> REQUIRED WORK
Find "class: Mammalia" in the records that follow; print that line and each subsequent line through the last one, verbatim and with nothing added.

[Dataset entries]
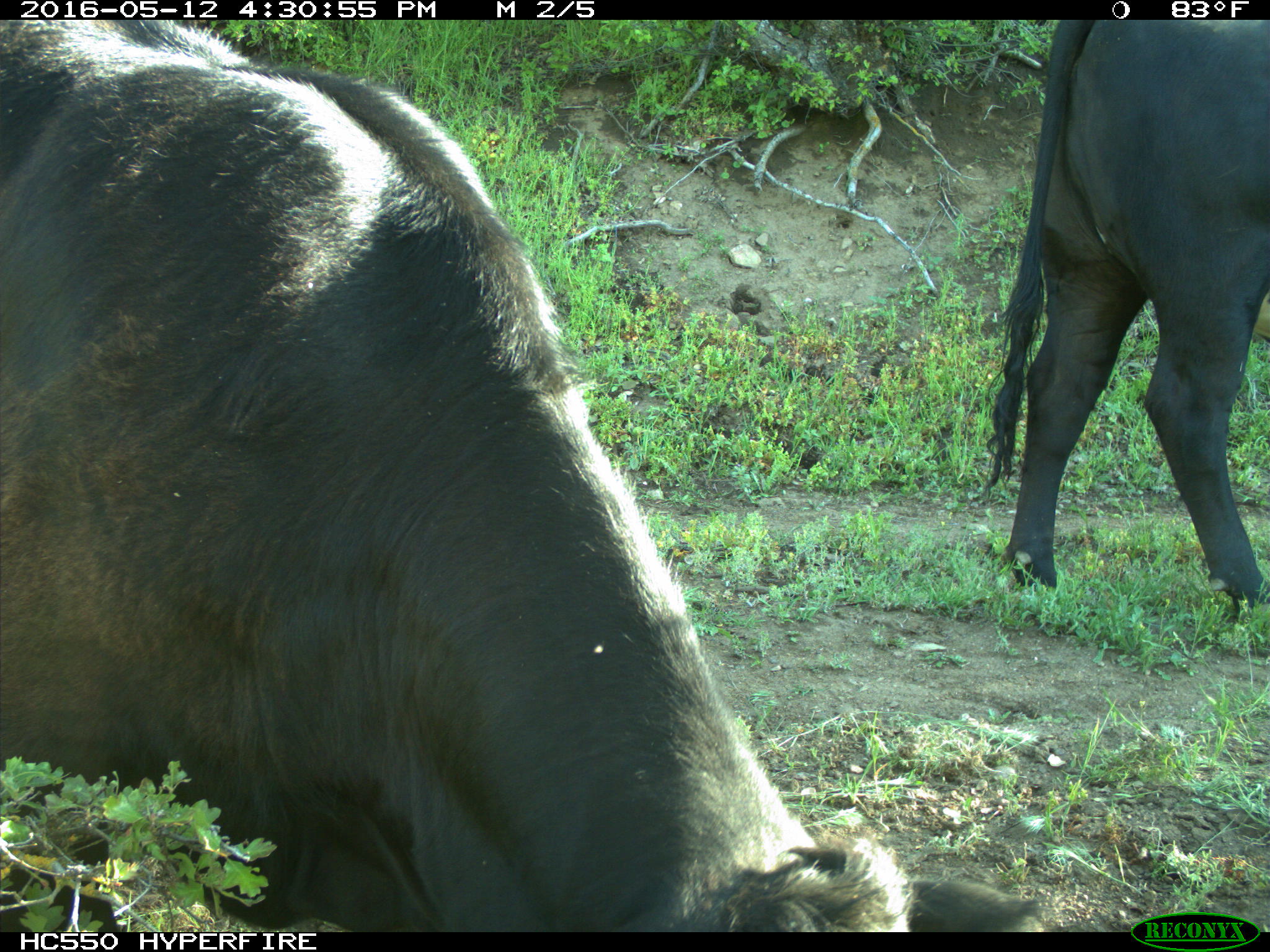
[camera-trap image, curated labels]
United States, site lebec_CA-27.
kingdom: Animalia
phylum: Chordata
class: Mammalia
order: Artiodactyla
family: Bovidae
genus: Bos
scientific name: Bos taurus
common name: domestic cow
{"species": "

> WRITTEN SOLUTION
class: Mammalia
order: Artiodactyla
family: Bovidae
genus: Bos
scientific name: Bos taurus
common name: domestic cow
{"species": "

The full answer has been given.